_INSTRUCTIONS_:
1. In the text about the oak tree, retype the part starting with "Hurricane Harvey first" and going on through "another 1,000 years.".
2. According to the text about the oak tree, what is the diameter of the "Big Tree" at Goose Island State Park?

_TEXT EXCERPT_:
+ + + + +

Hurricane Harvey first made landfall in the town of Rockport, Texas last Friday night. The 108 mph winds and more than 40 inches of rain destroyed houses, churches and schools. But a 1,100-year-old oak tree was left standing at Goose Island State Park.
“This is not the first hurricane it’s sat through,” says David Appel, a plant pathologist at Texas A&M University.
The “Big Tree” has a diameter of 11 feet and a circumference of more than 35 feet. The community of Rockport has appreciated the tree for more than a hundred years, calling in experts like Appel to help care for it. And it’s not the only tree that survived—many younger, less remarkable live oaks survived the hurricane. And, with the way the climate is changing, some of them may thrive there for another 1,000 years.
Areas that already have plenty of rainfall, like East Texas, should expect to see more. Trees that can withstand more extreme wind, temperatures, and fire could benefit from the extra water. In one experiment in Boston, researchers planted 12 different species of trees and watched how each dealt with increased heat. The researchers gave some a little more water than nature would provide, and other trees less. They found that the warmer temperatures made moisture more important. “A dryer year can really stress out the plants,” said Jeffrey Dukes, a forestry researcher at Purdue University and a leader on this project. “In a wet year, the plants can grow really, really well.”
These changes aren’t just affecting Texas. The habitats where oak trees are able to thrive are creeping up the states, while the areas where spruce and pine come out on top are shrinking, according to the U.S. Department of Agriculture.
“A lot of it is predictable,” says Dukes. “Not good news, but what we basically expected would happen in a changing climate.”

+ + + + +

_DATA BLOCK_:
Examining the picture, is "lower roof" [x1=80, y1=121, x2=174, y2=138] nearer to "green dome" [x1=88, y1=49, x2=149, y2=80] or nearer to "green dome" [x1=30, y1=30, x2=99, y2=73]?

+ + + + +

_ANSWERS PER TASK_:
1.
Hurricane Harvey first made landfall in the town of Rockport, Texas last Friday night. The 108 mph winds and more than 40 inches of rain destroyed houses, churches and schools. But a 1,100-year-old oak tree was left standing at Goose Island State Park.
“This is not the first hurricane it’s sat through,” says David Appel, a plant pathologist at Texas A&M University.
The “Big Tree” has a diameter of 11 feet and a circumference of more than 35 feet. The community of Rockport has appreciated the tree for more than a hundred years, calling in experts like Appel to help care for it. And it’s not the only tree that survived—many younger, less remarkable live oaks survived the hurricane. And, with the way the climate is changing, some of them may thrive there for another 1,000 years.

2. 11 feet